Elon Musk has provided to buy Twitter at a valuation of about $43 billion. Right here’s what’s going to — or might — happen subsequent:
The board opinions the availability. The board will work with its advisers at Goldman Sachs to evaluation Mr. Musk’s provide. They need to ponder, amongst completely different points, whether or not or not the deal fairly values the company, and whether or not or not Mr. Musk has the financing to cobble collectively a deal.
The board cannot merely decide it doesn’t like Mr. Musk as a suitor, nonetheless they may “provide the cause why they don’t identical to the bid,” like, as an example, his capability to fund it, talked about Steven Davidoff Solomon, a professor on the School of Regulation on the School of California, Berkeley.
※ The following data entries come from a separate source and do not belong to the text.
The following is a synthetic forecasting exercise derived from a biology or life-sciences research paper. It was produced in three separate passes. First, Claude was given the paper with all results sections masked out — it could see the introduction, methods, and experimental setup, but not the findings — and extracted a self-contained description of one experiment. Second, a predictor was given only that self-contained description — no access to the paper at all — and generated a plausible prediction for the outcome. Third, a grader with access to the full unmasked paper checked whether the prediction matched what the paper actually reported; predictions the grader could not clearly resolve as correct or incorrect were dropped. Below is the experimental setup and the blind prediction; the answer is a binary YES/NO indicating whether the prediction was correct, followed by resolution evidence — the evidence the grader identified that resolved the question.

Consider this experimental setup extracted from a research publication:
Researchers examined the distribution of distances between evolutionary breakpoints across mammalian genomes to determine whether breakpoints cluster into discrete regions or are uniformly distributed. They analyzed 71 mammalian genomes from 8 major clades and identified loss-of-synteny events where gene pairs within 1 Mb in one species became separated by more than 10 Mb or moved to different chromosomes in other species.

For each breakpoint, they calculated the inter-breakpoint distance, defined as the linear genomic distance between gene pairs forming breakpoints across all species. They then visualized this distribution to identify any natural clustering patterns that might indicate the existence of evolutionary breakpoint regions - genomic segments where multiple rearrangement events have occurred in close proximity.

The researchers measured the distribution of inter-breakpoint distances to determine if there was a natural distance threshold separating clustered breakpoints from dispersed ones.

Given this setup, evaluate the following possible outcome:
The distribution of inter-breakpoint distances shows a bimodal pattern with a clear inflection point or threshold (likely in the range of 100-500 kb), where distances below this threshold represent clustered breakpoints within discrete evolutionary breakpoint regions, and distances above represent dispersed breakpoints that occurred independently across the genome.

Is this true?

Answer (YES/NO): NO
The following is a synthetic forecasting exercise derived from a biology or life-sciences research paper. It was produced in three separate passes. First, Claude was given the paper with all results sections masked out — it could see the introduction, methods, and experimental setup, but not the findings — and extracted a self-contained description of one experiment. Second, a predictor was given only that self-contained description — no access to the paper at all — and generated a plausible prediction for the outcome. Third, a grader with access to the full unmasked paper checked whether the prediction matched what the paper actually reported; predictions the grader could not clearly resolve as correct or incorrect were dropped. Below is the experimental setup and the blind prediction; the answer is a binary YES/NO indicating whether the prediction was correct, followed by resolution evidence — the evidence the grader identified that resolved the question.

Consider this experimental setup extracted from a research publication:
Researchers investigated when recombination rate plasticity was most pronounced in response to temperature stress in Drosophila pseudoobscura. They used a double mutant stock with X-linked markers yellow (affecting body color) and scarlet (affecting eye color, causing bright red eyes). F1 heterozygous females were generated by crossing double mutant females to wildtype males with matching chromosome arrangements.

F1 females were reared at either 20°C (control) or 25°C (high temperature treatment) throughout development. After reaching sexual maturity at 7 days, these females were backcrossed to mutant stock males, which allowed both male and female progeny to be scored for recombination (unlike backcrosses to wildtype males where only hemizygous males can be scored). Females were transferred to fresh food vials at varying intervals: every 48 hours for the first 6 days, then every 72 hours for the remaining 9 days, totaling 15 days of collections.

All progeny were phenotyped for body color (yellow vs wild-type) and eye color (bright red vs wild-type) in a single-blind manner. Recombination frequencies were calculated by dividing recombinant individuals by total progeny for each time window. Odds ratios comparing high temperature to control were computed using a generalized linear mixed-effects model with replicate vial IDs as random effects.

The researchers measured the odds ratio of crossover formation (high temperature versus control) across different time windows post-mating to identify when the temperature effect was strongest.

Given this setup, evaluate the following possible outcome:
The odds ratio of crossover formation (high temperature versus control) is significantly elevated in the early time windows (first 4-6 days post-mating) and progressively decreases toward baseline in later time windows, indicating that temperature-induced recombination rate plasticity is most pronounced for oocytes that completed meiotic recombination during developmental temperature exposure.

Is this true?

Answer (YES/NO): NO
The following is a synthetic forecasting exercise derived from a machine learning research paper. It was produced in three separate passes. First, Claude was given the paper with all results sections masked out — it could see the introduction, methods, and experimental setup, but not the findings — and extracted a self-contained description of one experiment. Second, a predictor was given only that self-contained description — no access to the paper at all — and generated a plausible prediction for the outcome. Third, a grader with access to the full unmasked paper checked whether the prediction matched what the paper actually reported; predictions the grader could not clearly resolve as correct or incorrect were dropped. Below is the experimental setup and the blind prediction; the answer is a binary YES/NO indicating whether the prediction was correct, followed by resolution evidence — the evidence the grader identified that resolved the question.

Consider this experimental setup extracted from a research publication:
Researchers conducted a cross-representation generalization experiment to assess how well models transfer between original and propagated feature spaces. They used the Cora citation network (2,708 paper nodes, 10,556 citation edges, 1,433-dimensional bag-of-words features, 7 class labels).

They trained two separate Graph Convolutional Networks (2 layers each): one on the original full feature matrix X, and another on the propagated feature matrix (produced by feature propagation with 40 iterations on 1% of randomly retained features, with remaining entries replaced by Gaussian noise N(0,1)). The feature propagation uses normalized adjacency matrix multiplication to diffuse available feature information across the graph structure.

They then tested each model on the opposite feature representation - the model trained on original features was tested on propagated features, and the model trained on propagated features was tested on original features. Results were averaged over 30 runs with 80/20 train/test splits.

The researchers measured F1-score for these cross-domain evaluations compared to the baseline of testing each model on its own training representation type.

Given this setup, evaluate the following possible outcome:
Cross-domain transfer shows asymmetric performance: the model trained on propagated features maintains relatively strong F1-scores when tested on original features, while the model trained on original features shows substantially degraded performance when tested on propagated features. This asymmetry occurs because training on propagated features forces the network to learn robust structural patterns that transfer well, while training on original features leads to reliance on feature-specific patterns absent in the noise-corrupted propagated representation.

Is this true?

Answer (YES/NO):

The board broadcasts its decision. The board will seemingly take up to some days to evaluation the availability. If it rejects the availability, it’d most likely go in actually one in all numerous strategies: It should most likely put in a safety mechanism commonly known as a poison capsule that limits the pliability of Mr. Musk, and every completely different shareholder, to buy up Twitter shares inside the open market.
As quickly because it does that, it could nonetheless decide to advertise itself, nonetheless with out the stress of Mr. Musk — or another suitor — threatening to amass it by looking for a wide selection of shares inside the open market.